The speaker encourages the audience to continue to live his life to the fullest, enjoying the things that make him happy; however, he should not be surprised when death (whose arrival is impossible to predict) should come for him. The speaker enjoins his audience not to face death with reluctance (as a slave going to a quarry), but rather to shore up his trust in death and face it with the peace of mind of one lying down to rest. The metaphor of death as sleep is a common one, and the poet uses this to remind us that we should not fear death but embrace welcome it as a natural process.“
If you’re brave, here is the poem. It will only take a few minutes to read.
By William Cullen Bryant
To him who in the love of Nature holds
Communion with her visible forms, she speaks
A various language; for his gayer hours
She has a voice of gladness, and a smile
And eloquence of beauty, and she glides
Into his darker musings, with a mild
And healing sympathy, that steals away
Their sharpness, ere he is aware. When thoughts
Of the last bitter hour come like a blight
Over thy spirit, and sad images
Of the stern agony, and shroud, and pall,
And breathless darkness, and the narrow house,
Make thee to shudder, and grow sick at heart;—
Go forth, under the open sky, and list
To Nature’s teachings, while from all around—
Earth and her waters, and the depths of air—
Comes a still voice—Yet a few days, and thee
The all-beholding sun shall see no more
In all his course; nor yet in the cold ground,
Where thy pale form was laid, with many tears,
Nor in the embrace of ocean, shall exist
Thy image. Earth, that nourished thee, shall claim
Thy growth, to be resolved to earth again,
And, lost each human trace, surrendering up
Thine individual being, shalt thou go
To mix for ever with the elements,
To be a brother to the insensible rock
And to the sluggish clod, which the rude swain
Turns with his share, and treads upon. The oak
Shall send his roots abroad, and pierce thy mould.
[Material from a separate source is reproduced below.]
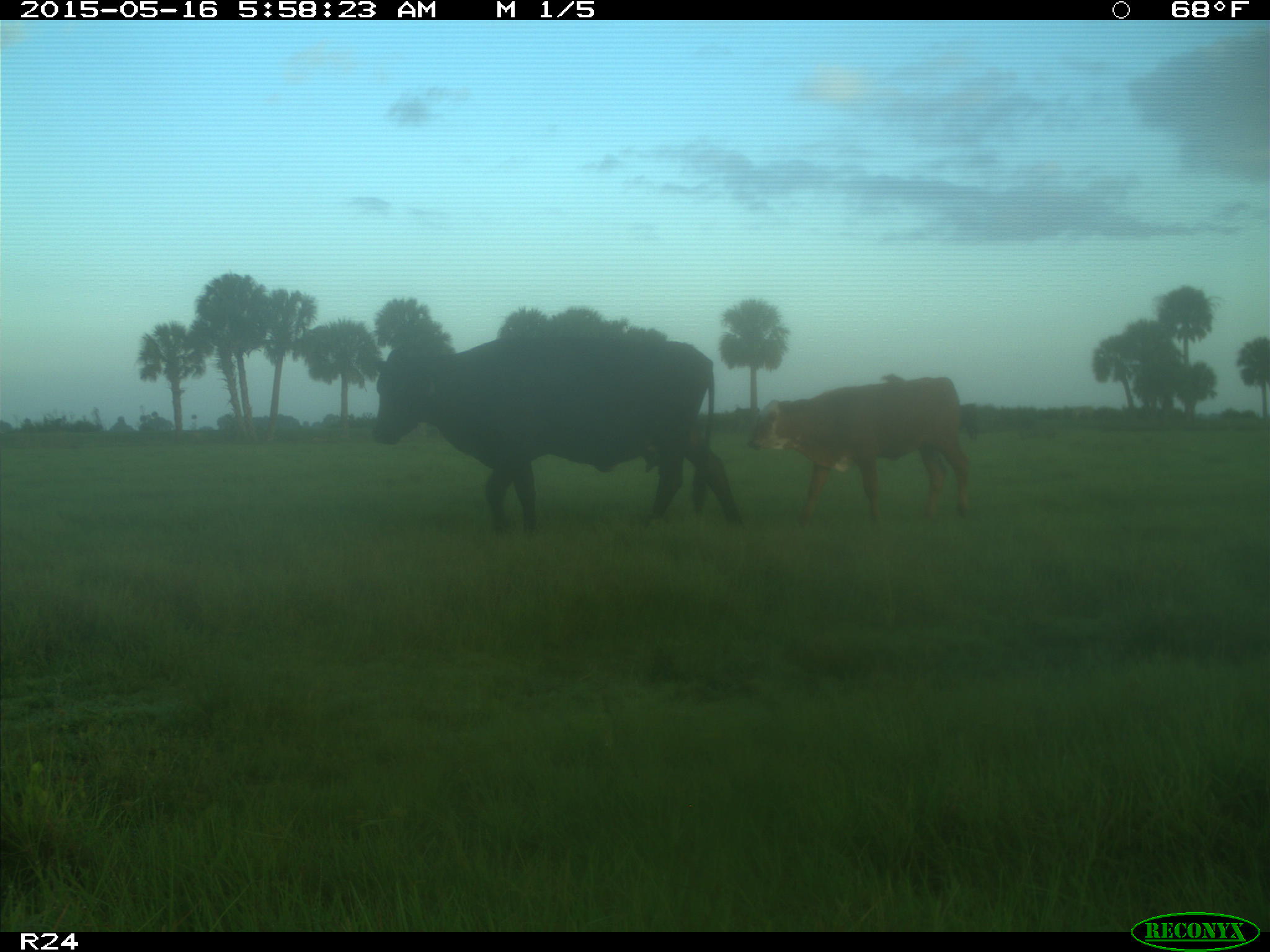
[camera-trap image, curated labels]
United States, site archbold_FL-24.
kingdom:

Yet not to thine eternal resting-place
Shalt thou retire alone, nor couldst thou wish
Couch more magnificent. Thou shalt lie down
With patriarchs of the infant world—with kings,
The powerful of the earth—the wise, the good,
Fair forms, and hoary seers of ages past,
All in one mighty sepulchre. The hills
Rock-ribbed and ancient as the sun,—the vales
Stretching in pensive quietness between;
The venerable woods—rivers that move
In majesty, and the complaining brooks
That make the meadows green; and, poured round all,
Old Ocean’s gray and melancholy waste,—
Are but the solemn decorations all
Of the great tomb of man. The golden sun,
The planets, all the infinite host of heaven,
Are shining on the sad abodes of death,
Through the still lapse of ages. All that tread
The globe are but a handful to the tribes
That slumber in its bosom.—Take the wings
Of morning, pierce the Barcan wilderness,
Or lose thyself in the continuous woods
Where rolls the Oregon, and hears no sound,
Save his own dashings—yet the dead are there:
And millions in those solitudes, since first
The flight of years began, have laid them down
In their last sleep—the dead reign there alone.
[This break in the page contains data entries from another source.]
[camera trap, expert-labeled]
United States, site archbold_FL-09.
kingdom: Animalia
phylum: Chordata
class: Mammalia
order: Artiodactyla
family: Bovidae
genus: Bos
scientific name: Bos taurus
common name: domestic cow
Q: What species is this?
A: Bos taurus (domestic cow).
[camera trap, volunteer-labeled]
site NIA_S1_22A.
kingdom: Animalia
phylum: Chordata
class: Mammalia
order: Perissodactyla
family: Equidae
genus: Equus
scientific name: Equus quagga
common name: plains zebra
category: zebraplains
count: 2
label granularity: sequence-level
So shalt thou rest, and what if thou withdraw
In silence from the living, and no friend
Take note of thy departure? All that breathe
Will share thy destiny. The gay will laugh
When thou art gone, the solemn brood of care
Plod on, and each one as before will chase
His favorite phantom; yet all these shall leave
Their mirth and their employments, and shall come
And make their bed with thee. As the long train
Of ages glide away, the sons of men,
The youth in life’s green spring, and he who goes
In the full strength of years, matron and maid,
The speechless babe, and the gray-headed man—
Shall one by one be gathered to thy side,
By those, who in their turn shall follow them.
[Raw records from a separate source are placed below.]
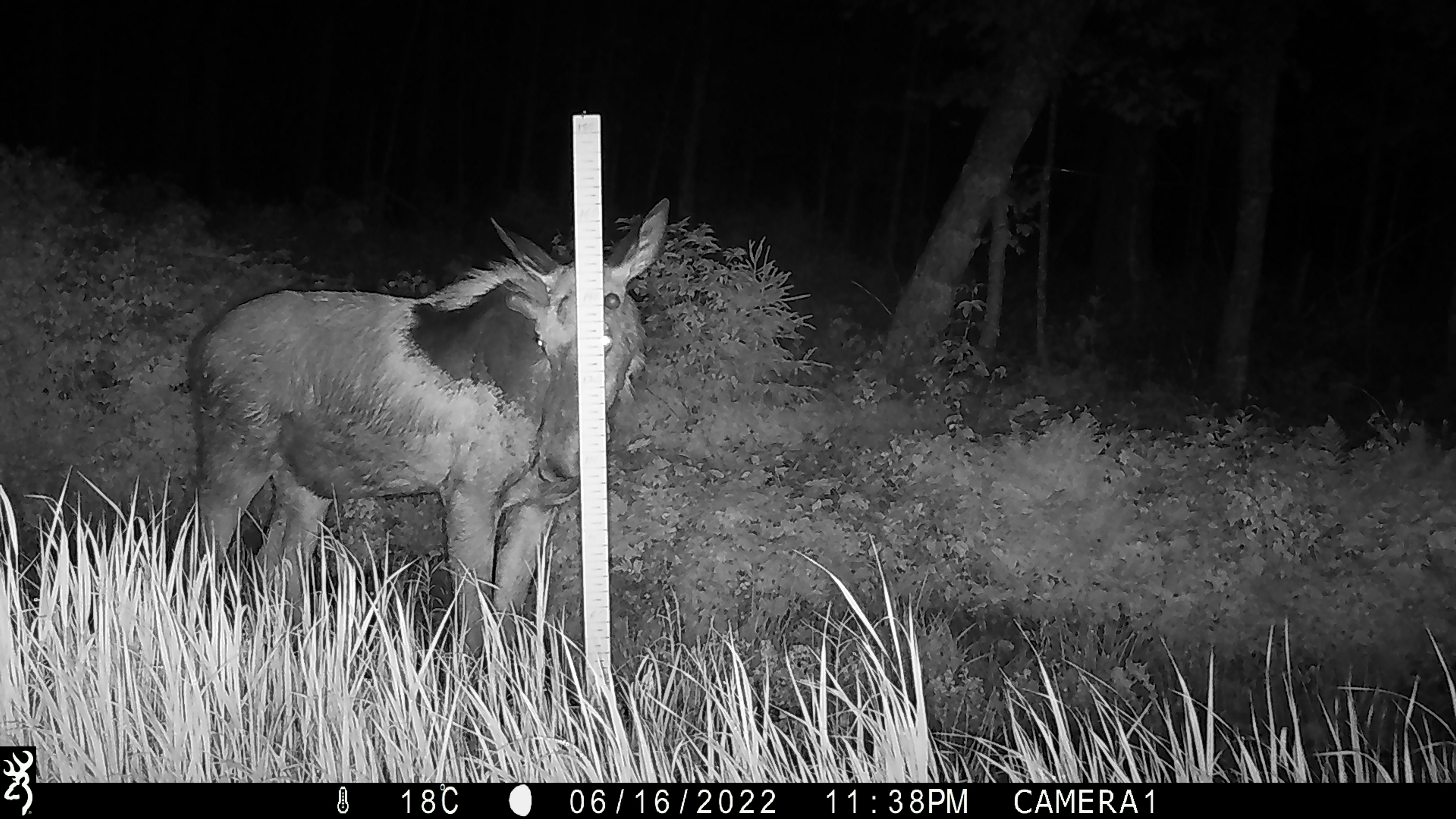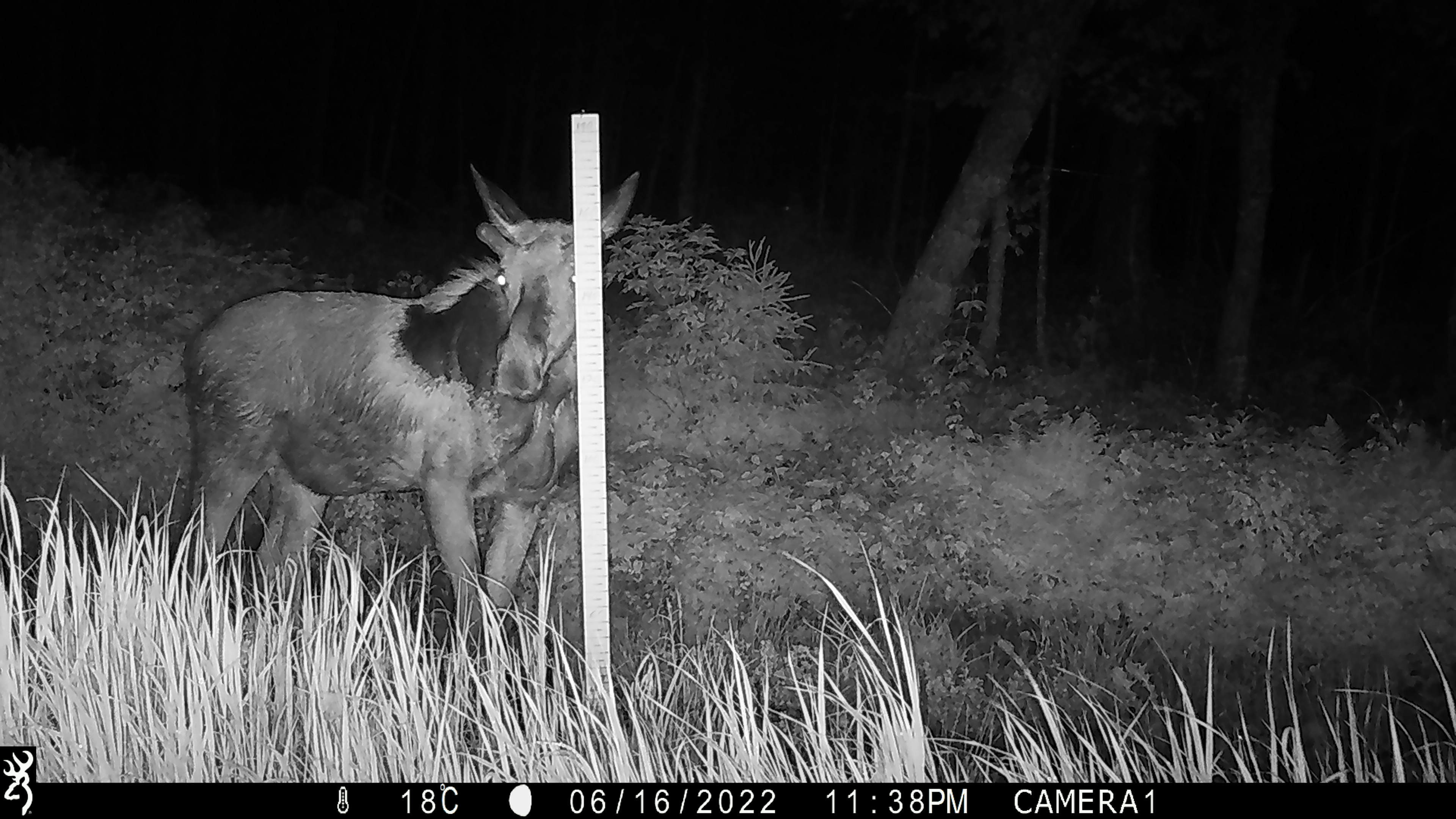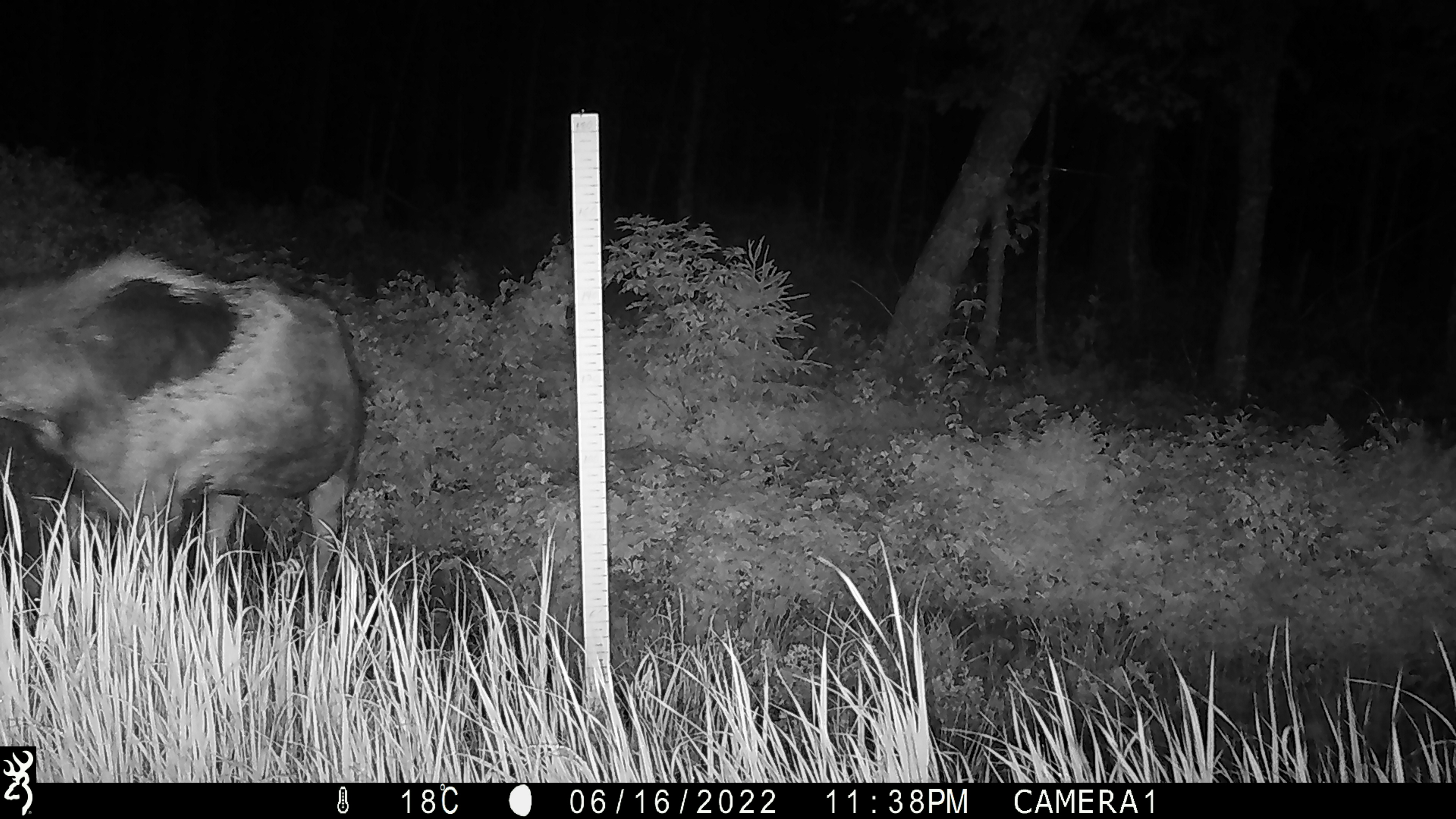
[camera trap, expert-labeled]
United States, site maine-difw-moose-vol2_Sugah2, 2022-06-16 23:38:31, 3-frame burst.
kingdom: Animalia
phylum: Chordata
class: Mammalia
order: Artiodactyla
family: Cervidae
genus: Alces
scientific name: Alces alces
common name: moose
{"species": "moose (Alces alces)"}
So live, that when thy summons comes to join
The innumerable caravan, which moves
To that mysterious realm, where each shall take
His chamber in the silent halls of death,
Thou go not, like the quarry-slave at night,
Scourged to his dungeon, but, sustained and soothed
By an unfaltering trust, approach thy grave,
Like one who wraps the drapery of his couch
About him, and lies down to pleasant dreams.